Imagine our surprise when those not infected with Guzzi delirium returned to the office and issued forth unprompted praise for the new California. "The electronics work. The brakes work. It shifts like a modern engine. It's even—am I really saying this?—fast…" The skeptic's voice trails off, realizing that he might have a rare form of glossolalia.
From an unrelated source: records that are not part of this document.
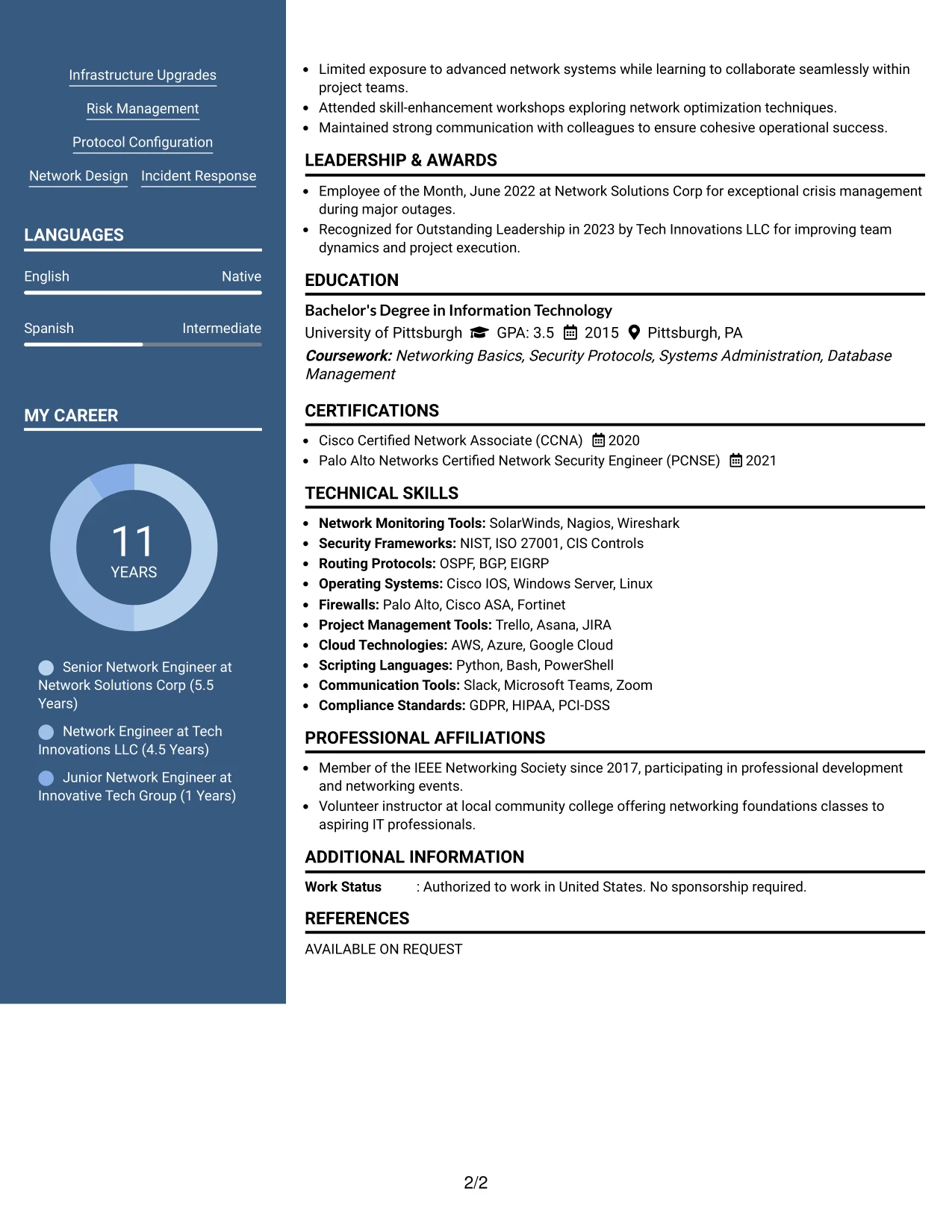 Infrastructure Upgrades

Risk Management

Protocol Configuration

Network Design Incident Response

LANGUAGES

English Native

Spanish Intermediate

MY CAREER

11
YEARS

Senior Network Engineer at Network Solutions Corp (5.5 Years)

Network Engineer at Tech Innovations LLC (4.5 Years)

Junior Network Engineer at Innovative Tech Group (1 Years)

• Limited exposure to advanced network systems while learning to collaborate seamlessly within project teams.
• Attended skill-enhancement workshops exploring network optimization techniques.
• Maintained strong communication with colleagues to ensure cohesive operational success.

LEADERSHIP & AWARDS

• Employee of the Month, June 2022 at Network Solutions Corp for exceptional crisis management during major outages.
• Recognized for Outstanding Leadership in 2023 by Tech Innovations LLC for improving team dynamics and project execution.

EDUCATION

Bachelor's Degree in Information Technology
University of Pittsburgh GPA: 3.5 2015 Pittsburgh, PA
Coursework: Networking Basics, Security Protocols, Systems Administration, Database Management

CERTIFICATIONS

• Cisco Certified Network Associate (CCNA) 2020
• Palo Alto Networks Certified Network Security Engineer (PCNSE) 2021

TECHNICAL SKILLS

• Network Monitoring Tools: SolarWinds, Nagios, Wireshark
• Security Frameworks: NIST, ISO 27001, CIS Controls
• Routing Protocols: OSPF, BGP, EIGRP
• Operating Systems: Cisco IOS, Windows Server, Linux
• Firewalls: Palo Alto, Cisco ASA, Fortinet
• Project Management Tools: Trello, Asana, JIRA
• Cloud Technologies: AWS, Azure, Google Cloud
• Scripting Languages: Python, Bash, PowerShell
• Communication Tools: Slack, Microsoft Teams, Zoom
• Compliance Standards: GDPR, HIPAA, PCI-DSS

PROFESSIONAL AFFILIATIONS

• Member of the IEEE Networking Society since 2017, participating in professional development and networking events.
• Volunteer instructor at local community college offering networking foundations classes to aspiring IT professionals.

ADDITIONAL INFORMATION

Work Status : Authorized to work in United States. No sponsorship required.

REFERENCES

AVAILABLE ON REQUEST

2/2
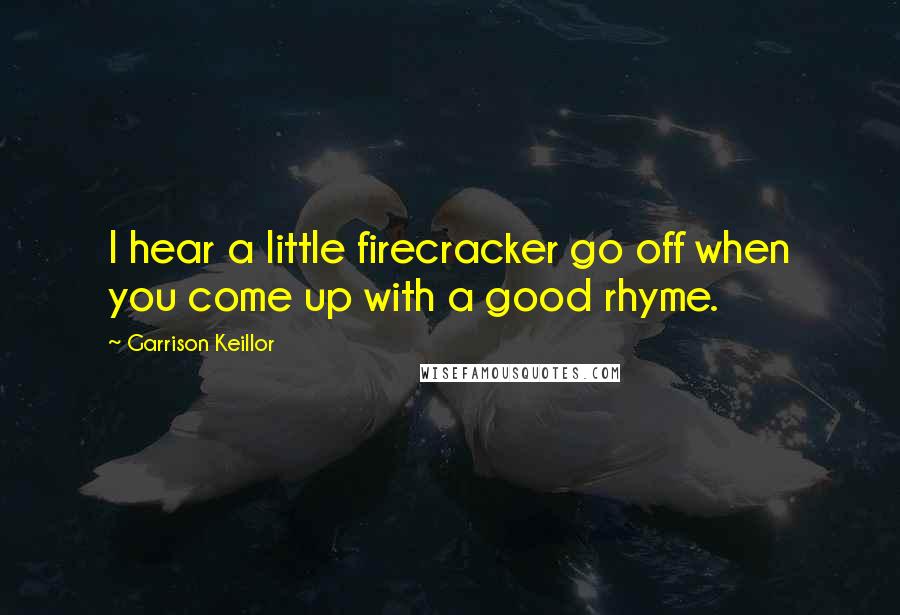 I hear a little firecracker go off when you come up with a good rhyme.

~ Garrison Keillor

WISEFAMOUSQUOTES.COM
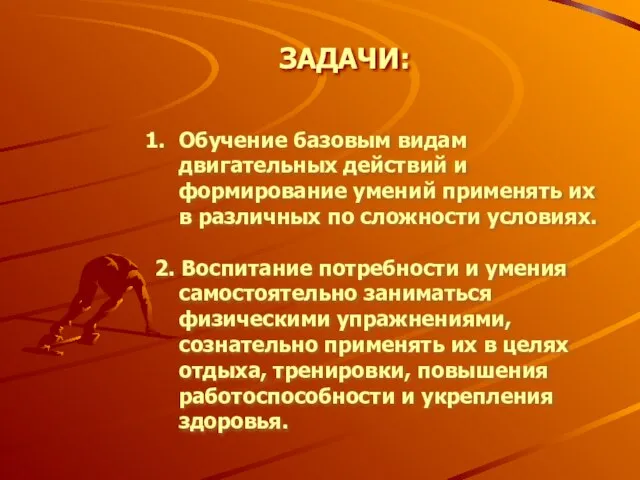 ЗАДАЧИ:

1. Обучение базовым видам двигательных действий и формирование умений применять их в различных по сложности условиях.

2. Воспитание потребности и умения самостоятельно заниматься физическими упражнениями, сознательно применять их в целях отдыха, тренировки, повышения работоспособности и укрепления здоровья.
But he doesn't. The California is really that good, that competent, that unexpected from a company that has struggled to break free of its own history. Say what you want of the styling—some of us were lukewarm but most feel that the Galluzzi-penned form is a welcome break from the cruiser norm—it's what you find under the skin that most pleases. Modern performance, slightly outlandish style, and uncannily good integration of high technology into classical forms highlight Moto Guzzi's best effort to date.
Go ahead. Call the Bolt a “Sportster knockoff.” We’re calling BS. In person, the Bolt is handsome and it works well. The 942cc, air-cooled engine spins out a rainbow-scented river of torque; it starts, stops, and steers like a thoroughly modern motorcycle. It’ll probably never break, spit hardware into the curb, or leak. Think of it as a $7,990 ticket to freedom.